### Zitierter Abschnitt:
───

Die folgenden Abschnitte enthalten die Essenz der sportlichen Moral eines erwachsenen Seglers, und können dünn-häutige Binnenschiffer mit zartem Wesen beleidigen bzw. desillusionieren.
Geben Sie dieses Material nicht weiter an Minderjährige oder Segler die noch Illusionen haben!
 
Ich war an zwei Protesten auf der jüngsten UK IOM Meisterschaft beteiligt. Beim ersten Protest gab es mich, meinen Gegner und seinen Zeugen, und es stellte sich heraus, es gab drei Versionen von dem Vorfall. Im zweiten Fall gab es mich, meinen Gegner, seine zwei Zeugen und zwei offizielle Beobachter, yup, Du ahnst es, es gab sechs Versionen von diesem Vorfall. Meine Zeugen? Sie erwiesen sich als ungeeignet, da sie weder in der betreffenden Klasse Segeln, noch Mitglieder der Wettfahrtleitung waren. Ich wurde in beiden Verhandlungen DSQ'd, und was mich am meisten ärgerte war, dass es am Ende immer zu einer Mehrheitsentscheidung kam. Die Jury, eigentlich ganz vernünftig, hatte nach der "Mehrheit" der Beweise zu entscheiden, und Ich hatte keine Zeugen, was meinem Protestgegner einen Vorteil verschaffte .
Ich sage meinen ungläubigen Studenten immer, dass so etwas wie eine "Tatsache" oder "die Wahrheit" nicht existent ist. Viel Forschung hat gezeigt, dass Zeugenaussagen außerordentlich unzuverlässig sind.(damit seid auch Ihr und ich gemeint, nicht die vielen verrückten da draußen). Eine klassische Demonstration erfolgte in frühen Psychologie-kursen. Ein Assistent stürmt mit einer Banane bewaffnet in den Hörsaal, hetzt den Professor vom Podium und schreit: "Gib mir dein Geld".
89% der Studenten sagten später kategorisch: der Straßenräuber hielt eine Pistole in der Hand,
Waffenkundige Zeugen konnten Marke, Modell und Kaliber feststellen: „ Yes Sir, ich habe es genau gesehen, es war eine dunkelgraue 45er Magnum Banane ...“
 
So gibt es eigentlich nur drei Dinge, die Du vor einem Protest Wissen musst:
1. Du hast mehr anerkannte Zeugen die Dich unterstützen, als der andere Typ.

───

### Aus einer Sammlung entnommene Daten:
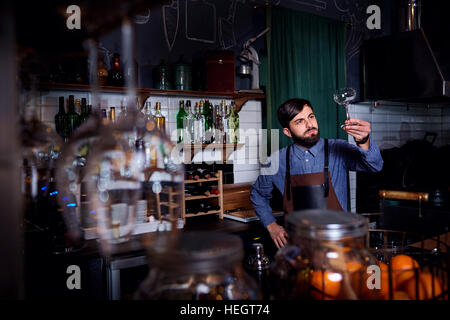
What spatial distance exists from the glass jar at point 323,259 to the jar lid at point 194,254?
0.13 m

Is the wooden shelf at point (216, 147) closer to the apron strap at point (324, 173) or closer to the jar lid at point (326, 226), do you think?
the apron strap at point (324, 173)

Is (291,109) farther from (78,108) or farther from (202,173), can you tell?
(78,108)

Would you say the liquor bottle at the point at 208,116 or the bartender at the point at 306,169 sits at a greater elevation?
Answer: the liquor bottle at the point at 208,116

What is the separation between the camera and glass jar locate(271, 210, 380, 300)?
713 millimetres

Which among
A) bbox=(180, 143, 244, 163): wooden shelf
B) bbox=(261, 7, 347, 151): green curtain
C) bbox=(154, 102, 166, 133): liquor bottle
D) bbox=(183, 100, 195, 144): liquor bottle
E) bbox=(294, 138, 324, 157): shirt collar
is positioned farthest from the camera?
bbox=(261, 7, 347, 151): green curtain

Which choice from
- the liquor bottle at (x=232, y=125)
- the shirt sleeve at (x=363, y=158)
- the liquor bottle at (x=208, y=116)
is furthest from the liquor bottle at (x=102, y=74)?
the shirt sleeve at (x=363, y=158)

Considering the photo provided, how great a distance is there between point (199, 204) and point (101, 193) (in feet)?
7.76

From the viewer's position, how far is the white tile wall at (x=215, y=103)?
2.55 m

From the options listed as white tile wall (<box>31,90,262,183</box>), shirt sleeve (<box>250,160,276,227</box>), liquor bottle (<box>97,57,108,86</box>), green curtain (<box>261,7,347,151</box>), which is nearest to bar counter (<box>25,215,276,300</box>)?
shirt sleeve (<box>250,160,276,227</box>)

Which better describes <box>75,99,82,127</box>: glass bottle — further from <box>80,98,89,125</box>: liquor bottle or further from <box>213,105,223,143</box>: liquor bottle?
<box>213,105,223,143</box>: liquor bottle

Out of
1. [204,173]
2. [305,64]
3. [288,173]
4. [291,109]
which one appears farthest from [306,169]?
[305,64]

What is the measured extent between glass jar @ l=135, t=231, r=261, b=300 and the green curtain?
2.73 meters

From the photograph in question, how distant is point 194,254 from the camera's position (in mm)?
627

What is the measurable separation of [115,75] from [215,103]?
36.0 inches
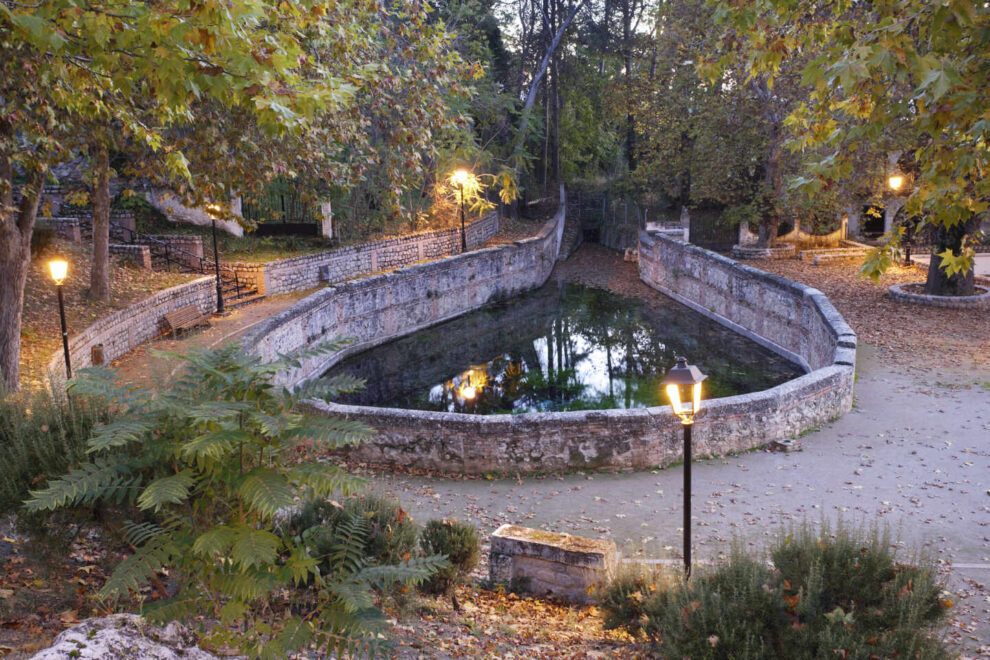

───

### Worum es geht:
Wie geht der Text über Zeugen bei Segelprotesten nach seinem letzten Satz weiter? Setze ihn dort fort.

### Schriftliche Antwort:
2. Du hast mehr anerkannte Zeugen die Dich unterstützen, als der andere Typ.
3. Du hast mehr anerkannte Zeugen die Dich unterstützen, als der andere Typ.
 
Natürlich darfst Du Zeugen nicht beeinflussen, oder zu dem Vorfall befragen. Aber in der realen Welt, möchtest Du, dass Sie Deine Version der Ereignisse unterstützen, nicht die des anderen „Kerls“. Wie kannst Du das herausfinden? Hast Du die "Skippers Warning Advisory Notice" gelesen? Ja? Dann lies Sie bitte noch einmal, denn ab hier kann sich einiges zum Bösen wenden. Du kannst bis an die Grenzen der Sportlichkeit gehen, aber wenn Du diese überschreitest, wirst Du wegen grober Unsportlichkeit aus dem Event ausgeschlossen.
Also gehen wir es an. :-)
 
Die wertvollsten Zeugen sind die beiden Skipper in der Nähe des Vorfalls: der Kerl einen Platz davor, und der Kerl einen Platz dahinter. Geh sofort zu Ihnen. Warte nicht bis das Rennen vorbei ist. Finde sie, bleibe neben ihnen stehen, und frage jeden so schnell wie möglich gerade heraus, ob er Dein Zeuge ist. Du musst dies tun, bevor der andere Kerl sie bekommt. Betone das "mein" in "Sind Sie mein Zeuge?" sehr deutlich, und der „Zeuge“ wird verstehen, was Du meinst. Er wird dann in der Regel eines von zwei Dingen sagen, entweder "Ja, Klar" oder "Nein, ich habe nichts gesehen." Manchmal wird einer sagen: "Nein", und hat eine andere Ausrede. Beide Reaktionen sind gut für Dich.
 
Wenn jemand auf diese Frage sagt "Ja, Klar", müsste er ein Psychopath sein, wenn er dann in der mündlichen Verhandlung gegen Dich aussagt. Nun, Psychopathen sind zwar relativ selten, aber nicht ungewöhnlich bei Segelregatten. Achte darauf, seine Zustimmung zur Zeugenschaft mit so etwas wie: "Danke, ich werde es zu schätzen wissen." zu bestätigen. Das setzt ihn einem subtilen Druck aus, zu Deiner Version von dem Vorfall zu neigen. Versichere Dich seiner Aussage nochmals, wenn der Lauf zu ende ist und alle an Land sind.
 
Wenn der „Zeuge“ sagt: "Nein", mit einer Entschuldigung und dann als Zeuge für den anderen Kerl auftaucht, kannst Du wahrheitsgemäß folgendes sagen: "Aber hast du mir nicht direkt nach dem Vorfall gesagt, Du hast es nicht gesehen? " oder ihn auf andere Weise diskreditieren, indem Du klar-stellst, dass er vorher sagte, er könne nicht aussagen, und jetzt etwas anderes sagt.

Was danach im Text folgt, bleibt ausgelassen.